→ **PETIT EXERCICE A**: Traduisez en anglais cette phrase de l'extrait sur les enfants des rues d'Ayacucho : « Ici, au centre ville, on ne les voit pas donc ils n'existent pas. »

→ **EXTRAIT À LIRE**:
* * * * *

Cécile est une jeune francaise, volontaire pour 9 mois dans une association franco-belge, La Casa de Ogars. Elle est rémunérée par l'Etat francais dans le cadre d'une mission "service civique".

La Casa de Ogars est une ONG foyer d'accueil pour 30 orphelins dont 14 enfants handicapés, seul foyer de ce genre á Ayacucho. Je croise aussi mon activité dans ce foyer avec un foyer d'acceuil de jour pour enfants des rues.

5% des enfants de la ville sont dans la rue. Ils sont envoyés en ville par leur famille qui rompt ensuite tout contact, ils sont donc livrés totalement á eux-memes. Ici, au centre ville, on ne les voit pas donc ils n'existent pas. Ils vivent dans les rues des quartiers périphériques, les nuits sont trés froides, c'est dur, ils sniffent la colle... Les plus jeunes ont 9 ans. Beaucoup ont subi des traumatismes, mauvais traitements, manques de soins, malnutrition, sévices sexuels. A partir de 14 ans les filles sont en grand risque de violences sexuelles.

* * * * *

→ **ENREGISTREMENTS DE DONNÉES**:

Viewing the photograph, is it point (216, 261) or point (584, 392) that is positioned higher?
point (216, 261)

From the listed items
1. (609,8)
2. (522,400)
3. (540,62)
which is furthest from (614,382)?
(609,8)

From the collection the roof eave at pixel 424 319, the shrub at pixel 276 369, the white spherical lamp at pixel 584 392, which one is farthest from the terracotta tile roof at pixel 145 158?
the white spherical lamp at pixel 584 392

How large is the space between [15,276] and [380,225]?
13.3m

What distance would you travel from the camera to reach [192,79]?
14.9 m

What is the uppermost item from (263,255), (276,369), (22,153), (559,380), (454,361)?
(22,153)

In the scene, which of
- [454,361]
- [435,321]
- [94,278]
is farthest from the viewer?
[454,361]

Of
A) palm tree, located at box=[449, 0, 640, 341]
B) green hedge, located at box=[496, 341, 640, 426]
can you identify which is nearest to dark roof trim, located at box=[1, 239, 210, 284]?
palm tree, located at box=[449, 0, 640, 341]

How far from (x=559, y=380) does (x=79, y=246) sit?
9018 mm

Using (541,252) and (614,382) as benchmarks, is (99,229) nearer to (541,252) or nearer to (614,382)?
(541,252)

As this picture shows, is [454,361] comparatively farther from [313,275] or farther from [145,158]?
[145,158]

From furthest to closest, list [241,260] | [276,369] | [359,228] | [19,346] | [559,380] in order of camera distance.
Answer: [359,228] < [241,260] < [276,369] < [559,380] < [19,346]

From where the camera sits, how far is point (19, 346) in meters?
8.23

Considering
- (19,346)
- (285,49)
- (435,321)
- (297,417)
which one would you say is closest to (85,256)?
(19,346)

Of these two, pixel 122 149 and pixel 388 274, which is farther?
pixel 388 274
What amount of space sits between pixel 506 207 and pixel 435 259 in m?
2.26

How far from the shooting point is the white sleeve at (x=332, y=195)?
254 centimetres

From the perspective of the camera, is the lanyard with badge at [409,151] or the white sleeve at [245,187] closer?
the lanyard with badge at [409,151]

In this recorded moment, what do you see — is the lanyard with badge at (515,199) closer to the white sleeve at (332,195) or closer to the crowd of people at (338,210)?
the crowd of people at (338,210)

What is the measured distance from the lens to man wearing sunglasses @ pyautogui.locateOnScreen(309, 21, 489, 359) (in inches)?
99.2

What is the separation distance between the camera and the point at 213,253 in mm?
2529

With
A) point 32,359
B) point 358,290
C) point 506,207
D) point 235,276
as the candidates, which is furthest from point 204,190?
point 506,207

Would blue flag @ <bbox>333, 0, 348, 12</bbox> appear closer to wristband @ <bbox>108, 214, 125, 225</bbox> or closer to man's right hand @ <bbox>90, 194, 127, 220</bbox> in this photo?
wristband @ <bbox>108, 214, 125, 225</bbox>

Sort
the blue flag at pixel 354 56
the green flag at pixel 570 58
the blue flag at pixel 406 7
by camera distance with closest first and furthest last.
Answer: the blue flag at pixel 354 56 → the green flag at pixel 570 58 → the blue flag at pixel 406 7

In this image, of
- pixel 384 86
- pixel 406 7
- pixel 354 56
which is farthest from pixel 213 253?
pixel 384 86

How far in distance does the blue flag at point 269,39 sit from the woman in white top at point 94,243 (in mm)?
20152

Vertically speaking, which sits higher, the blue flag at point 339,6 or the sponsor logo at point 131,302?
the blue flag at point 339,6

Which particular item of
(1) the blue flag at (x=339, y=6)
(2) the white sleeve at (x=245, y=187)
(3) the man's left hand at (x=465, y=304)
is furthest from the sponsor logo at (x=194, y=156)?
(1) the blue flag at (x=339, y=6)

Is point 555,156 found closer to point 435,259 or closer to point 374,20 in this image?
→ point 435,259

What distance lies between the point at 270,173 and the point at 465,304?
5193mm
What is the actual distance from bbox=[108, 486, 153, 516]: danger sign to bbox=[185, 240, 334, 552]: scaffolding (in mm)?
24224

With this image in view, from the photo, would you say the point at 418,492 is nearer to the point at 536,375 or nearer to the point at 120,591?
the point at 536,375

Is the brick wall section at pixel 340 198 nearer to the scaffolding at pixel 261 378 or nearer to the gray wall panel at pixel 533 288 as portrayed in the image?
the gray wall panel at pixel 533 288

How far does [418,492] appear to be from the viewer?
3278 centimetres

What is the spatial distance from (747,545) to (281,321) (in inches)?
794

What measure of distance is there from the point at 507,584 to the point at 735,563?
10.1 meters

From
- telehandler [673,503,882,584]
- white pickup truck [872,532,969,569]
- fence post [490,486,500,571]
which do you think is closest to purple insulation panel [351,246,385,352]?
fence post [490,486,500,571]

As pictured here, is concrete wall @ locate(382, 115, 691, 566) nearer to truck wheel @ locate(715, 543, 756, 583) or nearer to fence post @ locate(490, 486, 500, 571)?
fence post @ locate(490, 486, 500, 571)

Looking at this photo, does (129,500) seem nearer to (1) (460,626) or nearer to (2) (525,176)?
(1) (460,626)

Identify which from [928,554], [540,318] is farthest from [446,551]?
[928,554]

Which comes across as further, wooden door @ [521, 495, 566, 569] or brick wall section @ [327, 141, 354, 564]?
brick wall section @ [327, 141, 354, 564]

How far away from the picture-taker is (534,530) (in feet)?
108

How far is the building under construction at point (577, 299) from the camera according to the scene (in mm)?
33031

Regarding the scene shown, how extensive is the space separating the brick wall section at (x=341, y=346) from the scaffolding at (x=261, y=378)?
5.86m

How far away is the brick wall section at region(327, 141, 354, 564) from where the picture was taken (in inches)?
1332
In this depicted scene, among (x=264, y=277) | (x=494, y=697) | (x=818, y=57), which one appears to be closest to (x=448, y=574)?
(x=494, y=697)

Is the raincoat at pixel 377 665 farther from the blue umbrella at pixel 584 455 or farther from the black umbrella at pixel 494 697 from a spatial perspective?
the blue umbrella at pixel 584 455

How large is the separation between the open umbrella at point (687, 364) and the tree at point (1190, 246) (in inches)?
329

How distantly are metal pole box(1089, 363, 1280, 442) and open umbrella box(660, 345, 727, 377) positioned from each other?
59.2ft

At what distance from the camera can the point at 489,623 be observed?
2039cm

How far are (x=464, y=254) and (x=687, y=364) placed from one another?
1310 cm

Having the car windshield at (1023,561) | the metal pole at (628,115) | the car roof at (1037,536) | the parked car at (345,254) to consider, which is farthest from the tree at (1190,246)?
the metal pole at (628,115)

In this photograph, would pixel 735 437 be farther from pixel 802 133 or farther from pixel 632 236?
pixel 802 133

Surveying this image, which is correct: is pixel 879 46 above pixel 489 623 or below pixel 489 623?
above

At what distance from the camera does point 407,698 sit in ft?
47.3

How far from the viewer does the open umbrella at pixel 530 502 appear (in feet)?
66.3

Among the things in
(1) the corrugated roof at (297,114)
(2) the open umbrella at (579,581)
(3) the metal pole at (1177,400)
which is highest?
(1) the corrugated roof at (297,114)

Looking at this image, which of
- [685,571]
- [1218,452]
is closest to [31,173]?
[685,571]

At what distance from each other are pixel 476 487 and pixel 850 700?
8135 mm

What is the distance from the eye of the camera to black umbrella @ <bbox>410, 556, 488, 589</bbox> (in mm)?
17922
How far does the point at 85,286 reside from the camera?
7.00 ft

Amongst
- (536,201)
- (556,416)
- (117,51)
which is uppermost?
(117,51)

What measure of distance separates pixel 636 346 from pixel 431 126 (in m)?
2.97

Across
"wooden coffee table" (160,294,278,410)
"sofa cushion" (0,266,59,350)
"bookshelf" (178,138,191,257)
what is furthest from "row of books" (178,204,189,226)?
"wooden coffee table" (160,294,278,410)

* * * * *

→ **PETIT EXERCICE B**: Repérez dans les enregistrements chaque ligne qui contient le mot « does », puis recopiez ces lignes.

→ **RÉSULTAT ATTENDU A**: Here, in the city center, no one sees them, so they don't exist.

→ **RÉSULTAT ATTENDU B**:
How far from (x=559, y=380) does (x=79, y=246) sit?
How far in distance does the blue flag at point 269,39 sit from the woman in white top at point 94,243 (in mm)?
How far does [418,492] appear to be from the viewer?
Looking at this photo, does (129,500) seem nearer to (1) (460,626) or nearer to (2) (525,176)?
At what distance from the camera does point 407,698 sit in ft?
How far from the viewer does the open umbrella at pixel 530 502 appear (in feet)?
How far does the point at 85,286 reside from the camera?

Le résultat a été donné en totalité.